But this article is clearly written from a consumer gaming perspective, yet the valuation you're talking about is really being driven by the datacenter use of their AI-oriented products.

I agree that their last 3 generations were at least decent in all regards, other than price. RTX 2000 does jump out as delivering lackluster generational gains (as well as starting the climb on power consumption), but instead it introduced ray tracing and tensor cores to the masses. I think if they were priced a bit better, their underwhelming raster performance gains could've been overlooked. I don't think there was a real stinker among them.
 
As a GTX 970 owner I can't say I was thrilled about that, but in practice I don't recall it being something I bumped up against on a regular basis. I'm sure it burned some people, but in my experience I ran into other bottlenecks before I ran into VRAM issues the driver couldn't manage.
What I recall reading about it suggested that it was less of an issue than how it was often portrayed. Games had to use almost the GPU's whole memory capacity, before they'd hit the slow memory bank.

Selling two cards that have the same name but different VRAM amounts, but are actually different in more ways than just the VRAM, that definitely deserves a spot in the hall of shame.
I hear that, but just want to point out that Intel is doing almost the same thing, with the A770 16 GB having faster core clocks and memory clocks than the 8 GB version.

4060Ti I think deserves it. You can say it's just priced wrong and/or named wrong or whatever, but Nvidia did what they did there, and it really seems like a 60-class contender in some ways saddled with a 50-class memory system.
It's not just the memory subsystem of the RTX 4060 Ti that's 50-class. Compare the CUDA cores, too! The 3060 Ti has 4864, while the 4060 Ti has only 4352!

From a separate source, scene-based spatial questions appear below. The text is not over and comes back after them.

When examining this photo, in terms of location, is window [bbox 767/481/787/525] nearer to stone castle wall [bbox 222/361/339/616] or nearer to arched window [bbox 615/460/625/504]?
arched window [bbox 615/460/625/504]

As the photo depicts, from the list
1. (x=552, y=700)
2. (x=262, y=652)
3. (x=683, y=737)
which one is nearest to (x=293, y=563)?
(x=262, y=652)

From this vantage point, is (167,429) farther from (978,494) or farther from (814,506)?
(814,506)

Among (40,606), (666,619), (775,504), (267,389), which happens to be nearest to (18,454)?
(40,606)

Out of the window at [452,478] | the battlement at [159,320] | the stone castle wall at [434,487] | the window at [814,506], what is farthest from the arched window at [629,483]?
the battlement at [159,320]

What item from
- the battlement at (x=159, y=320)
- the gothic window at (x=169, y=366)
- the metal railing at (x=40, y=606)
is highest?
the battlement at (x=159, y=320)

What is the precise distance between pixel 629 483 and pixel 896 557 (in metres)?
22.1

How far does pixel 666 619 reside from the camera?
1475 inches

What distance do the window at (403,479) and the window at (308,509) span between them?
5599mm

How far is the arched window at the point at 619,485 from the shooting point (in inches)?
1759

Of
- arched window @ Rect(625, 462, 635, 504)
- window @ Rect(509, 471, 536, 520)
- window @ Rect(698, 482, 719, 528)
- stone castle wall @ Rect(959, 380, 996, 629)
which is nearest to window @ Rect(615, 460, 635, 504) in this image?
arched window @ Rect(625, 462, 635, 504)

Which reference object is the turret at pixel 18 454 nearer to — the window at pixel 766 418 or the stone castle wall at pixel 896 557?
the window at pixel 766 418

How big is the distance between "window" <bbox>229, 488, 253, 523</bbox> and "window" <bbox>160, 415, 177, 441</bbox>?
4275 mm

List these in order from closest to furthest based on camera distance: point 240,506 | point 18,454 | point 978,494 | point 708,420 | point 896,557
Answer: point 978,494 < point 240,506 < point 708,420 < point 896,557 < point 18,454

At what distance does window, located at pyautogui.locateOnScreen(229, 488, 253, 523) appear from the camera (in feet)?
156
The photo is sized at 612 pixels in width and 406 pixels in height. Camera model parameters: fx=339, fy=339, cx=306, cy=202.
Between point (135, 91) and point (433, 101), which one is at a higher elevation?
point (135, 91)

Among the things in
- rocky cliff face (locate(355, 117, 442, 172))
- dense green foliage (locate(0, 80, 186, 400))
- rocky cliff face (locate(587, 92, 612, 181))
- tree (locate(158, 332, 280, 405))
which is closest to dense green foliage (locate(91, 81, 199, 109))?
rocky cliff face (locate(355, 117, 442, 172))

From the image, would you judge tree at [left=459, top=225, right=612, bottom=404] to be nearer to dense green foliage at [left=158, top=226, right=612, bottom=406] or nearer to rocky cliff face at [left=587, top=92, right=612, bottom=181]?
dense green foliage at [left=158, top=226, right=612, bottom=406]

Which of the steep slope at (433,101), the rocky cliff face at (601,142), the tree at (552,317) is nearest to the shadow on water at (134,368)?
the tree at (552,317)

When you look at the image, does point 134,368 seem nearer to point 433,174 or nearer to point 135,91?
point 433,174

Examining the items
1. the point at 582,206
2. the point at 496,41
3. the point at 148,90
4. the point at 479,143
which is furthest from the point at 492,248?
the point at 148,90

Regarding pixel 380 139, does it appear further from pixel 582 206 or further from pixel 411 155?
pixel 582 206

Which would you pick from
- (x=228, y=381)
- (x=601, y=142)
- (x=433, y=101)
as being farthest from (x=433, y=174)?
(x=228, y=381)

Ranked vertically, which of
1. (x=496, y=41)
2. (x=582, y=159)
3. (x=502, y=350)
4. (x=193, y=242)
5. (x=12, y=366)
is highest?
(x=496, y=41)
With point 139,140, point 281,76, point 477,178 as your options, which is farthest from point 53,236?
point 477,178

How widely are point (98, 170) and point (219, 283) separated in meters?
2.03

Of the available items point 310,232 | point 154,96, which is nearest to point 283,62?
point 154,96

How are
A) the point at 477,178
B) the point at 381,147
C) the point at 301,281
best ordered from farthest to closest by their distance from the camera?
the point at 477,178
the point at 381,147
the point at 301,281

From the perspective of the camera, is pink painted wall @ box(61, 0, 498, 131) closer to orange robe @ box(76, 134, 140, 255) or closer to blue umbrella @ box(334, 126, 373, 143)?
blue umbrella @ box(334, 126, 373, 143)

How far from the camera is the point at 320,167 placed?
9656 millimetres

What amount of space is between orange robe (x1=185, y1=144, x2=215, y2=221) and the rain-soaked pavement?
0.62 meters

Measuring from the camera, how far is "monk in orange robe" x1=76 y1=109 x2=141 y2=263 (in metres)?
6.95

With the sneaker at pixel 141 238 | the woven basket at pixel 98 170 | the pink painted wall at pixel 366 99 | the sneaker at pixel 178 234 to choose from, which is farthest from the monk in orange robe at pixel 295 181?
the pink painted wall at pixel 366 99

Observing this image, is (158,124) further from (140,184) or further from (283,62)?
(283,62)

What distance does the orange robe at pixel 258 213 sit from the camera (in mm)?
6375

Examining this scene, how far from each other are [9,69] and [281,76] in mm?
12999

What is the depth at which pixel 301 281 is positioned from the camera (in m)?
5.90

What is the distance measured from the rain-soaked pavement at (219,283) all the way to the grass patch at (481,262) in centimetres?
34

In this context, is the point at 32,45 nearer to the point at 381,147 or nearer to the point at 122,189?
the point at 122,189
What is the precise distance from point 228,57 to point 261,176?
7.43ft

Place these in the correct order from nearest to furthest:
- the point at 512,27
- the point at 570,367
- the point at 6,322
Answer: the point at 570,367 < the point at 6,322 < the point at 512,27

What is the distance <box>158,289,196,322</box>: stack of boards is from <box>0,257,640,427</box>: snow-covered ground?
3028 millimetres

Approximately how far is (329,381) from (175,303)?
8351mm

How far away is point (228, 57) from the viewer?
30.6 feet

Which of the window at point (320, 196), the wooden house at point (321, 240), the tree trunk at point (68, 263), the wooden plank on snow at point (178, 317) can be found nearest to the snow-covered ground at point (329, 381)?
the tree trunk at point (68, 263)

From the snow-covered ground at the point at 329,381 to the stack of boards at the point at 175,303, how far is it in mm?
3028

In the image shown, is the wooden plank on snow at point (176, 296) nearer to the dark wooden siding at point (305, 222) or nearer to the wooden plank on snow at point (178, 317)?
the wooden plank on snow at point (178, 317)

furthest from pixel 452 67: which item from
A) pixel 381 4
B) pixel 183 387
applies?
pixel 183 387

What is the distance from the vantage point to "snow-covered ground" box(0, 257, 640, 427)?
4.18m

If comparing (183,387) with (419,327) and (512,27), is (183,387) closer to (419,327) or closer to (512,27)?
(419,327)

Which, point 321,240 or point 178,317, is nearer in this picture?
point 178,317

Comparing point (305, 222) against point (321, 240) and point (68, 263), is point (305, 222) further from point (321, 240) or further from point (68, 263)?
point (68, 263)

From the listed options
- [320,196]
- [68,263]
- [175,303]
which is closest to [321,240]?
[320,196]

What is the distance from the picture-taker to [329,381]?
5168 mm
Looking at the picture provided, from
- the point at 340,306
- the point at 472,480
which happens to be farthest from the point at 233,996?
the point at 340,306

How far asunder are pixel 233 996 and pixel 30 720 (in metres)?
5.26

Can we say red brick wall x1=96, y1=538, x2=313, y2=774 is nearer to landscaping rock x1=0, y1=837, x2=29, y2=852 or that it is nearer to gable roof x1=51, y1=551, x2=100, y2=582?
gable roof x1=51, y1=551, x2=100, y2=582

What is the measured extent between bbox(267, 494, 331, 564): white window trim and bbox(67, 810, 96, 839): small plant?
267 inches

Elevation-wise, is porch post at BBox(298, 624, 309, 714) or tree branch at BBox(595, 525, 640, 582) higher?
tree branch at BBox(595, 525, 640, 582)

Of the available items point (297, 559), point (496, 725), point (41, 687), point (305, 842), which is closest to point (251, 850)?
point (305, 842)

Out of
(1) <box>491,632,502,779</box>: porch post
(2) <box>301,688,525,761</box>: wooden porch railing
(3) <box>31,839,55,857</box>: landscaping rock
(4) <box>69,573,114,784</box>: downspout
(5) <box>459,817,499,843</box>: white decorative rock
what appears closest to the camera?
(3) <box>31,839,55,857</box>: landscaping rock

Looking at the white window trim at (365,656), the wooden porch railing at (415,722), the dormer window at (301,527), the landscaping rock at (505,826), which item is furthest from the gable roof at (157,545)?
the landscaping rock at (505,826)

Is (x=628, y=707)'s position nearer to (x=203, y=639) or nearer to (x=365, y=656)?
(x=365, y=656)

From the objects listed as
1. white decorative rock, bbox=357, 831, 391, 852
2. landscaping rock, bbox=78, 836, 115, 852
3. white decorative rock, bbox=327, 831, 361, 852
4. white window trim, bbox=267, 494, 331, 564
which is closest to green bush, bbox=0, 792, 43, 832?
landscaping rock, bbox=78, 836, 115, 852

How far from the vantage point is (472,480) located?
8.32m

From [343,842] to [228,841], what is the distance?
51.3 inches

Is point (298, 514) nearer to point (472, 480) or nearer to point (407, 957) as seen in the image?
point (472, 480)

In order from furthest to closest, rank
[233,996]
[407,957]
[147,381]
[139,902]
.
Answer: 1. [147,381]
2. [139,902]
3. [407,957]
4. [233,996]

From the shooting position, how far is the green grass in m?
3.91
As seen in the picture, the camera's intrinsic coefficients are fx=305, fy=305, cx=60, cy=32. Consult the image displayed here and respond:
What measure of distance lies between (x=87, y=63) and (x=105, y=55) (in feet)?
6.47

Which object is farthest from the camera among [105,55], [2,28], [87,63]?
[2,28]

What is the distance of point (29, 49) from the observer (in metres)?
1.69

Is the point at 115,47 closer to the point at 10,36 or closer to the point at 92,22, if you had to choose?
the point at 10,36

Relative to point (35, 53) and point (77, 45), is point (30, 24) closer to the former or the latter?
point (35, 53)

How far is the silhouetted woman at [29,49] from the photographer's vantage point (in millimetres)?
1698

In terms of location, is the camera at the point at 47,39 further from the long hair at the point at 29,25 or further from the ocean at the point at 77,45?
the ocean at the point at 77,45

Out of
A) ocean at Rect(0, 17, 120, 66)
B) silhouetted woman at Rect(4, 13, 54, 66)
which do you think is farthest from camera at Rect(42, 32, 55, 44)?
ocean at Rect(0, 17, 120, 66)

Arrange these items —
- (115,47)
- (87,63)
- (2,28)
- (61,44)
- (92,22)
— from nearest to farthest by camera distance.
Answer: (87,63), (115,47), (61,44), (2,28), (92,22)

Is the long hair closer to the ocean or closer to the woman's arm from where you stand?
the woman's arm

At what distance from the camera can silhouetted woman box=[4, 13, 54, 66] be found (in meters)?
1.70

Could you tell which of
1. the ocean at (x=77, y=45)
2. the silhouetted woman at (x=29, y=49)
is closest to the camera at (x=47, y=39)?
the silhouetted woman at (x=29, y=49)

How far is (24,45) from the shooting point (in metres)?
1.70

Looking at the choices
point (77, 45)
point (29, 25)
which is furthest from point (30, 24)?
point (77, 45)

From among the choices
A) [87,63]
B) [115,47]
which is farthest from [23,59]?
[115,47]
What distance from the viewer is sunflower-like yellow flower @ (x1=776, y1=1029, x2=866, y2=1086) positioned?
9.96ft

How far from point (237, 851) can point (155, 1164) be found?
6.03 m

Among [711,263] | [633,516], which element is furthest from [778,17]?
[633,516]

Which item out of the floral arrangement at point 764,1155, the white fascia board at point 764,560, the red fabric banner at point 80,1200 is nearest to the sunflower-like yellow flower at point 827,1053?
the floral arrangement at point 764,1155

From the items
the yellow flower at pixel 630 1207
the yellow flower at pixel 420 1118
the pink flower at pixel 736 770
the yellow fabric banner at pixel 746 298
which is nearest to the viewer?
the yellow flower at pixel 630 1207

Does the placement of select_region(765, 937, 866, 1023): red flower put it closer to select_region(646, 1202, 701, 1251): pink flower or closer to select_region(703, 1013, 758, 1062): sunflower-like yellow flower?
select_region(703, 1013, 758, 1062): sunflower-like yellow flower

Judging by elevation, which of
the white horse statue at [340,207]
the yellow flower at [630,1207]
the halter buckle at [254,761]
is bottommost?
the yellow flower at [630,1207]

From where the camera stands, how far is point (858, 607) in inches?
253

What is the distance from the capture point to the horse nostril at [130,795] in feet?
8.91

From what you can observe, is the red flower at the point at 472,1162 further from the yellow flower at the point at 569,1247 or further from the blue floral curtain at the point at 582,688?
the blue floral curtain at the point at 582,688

It seems clear to me Nvidia originally planed it to be the RTX 4050 Ti or maybe the RTX 4060, but they had to upgrade it a tier because GPU prices collapsed and they couldn't justify charging so much for the original tier it was meant to be in, but their increasing chip costs prevented them from selling it at a lower price. Remember: they'd have done their original wafer buys for the RTX 4000 series during the worst days of the chip shortage, when TSMC had them over a barrel.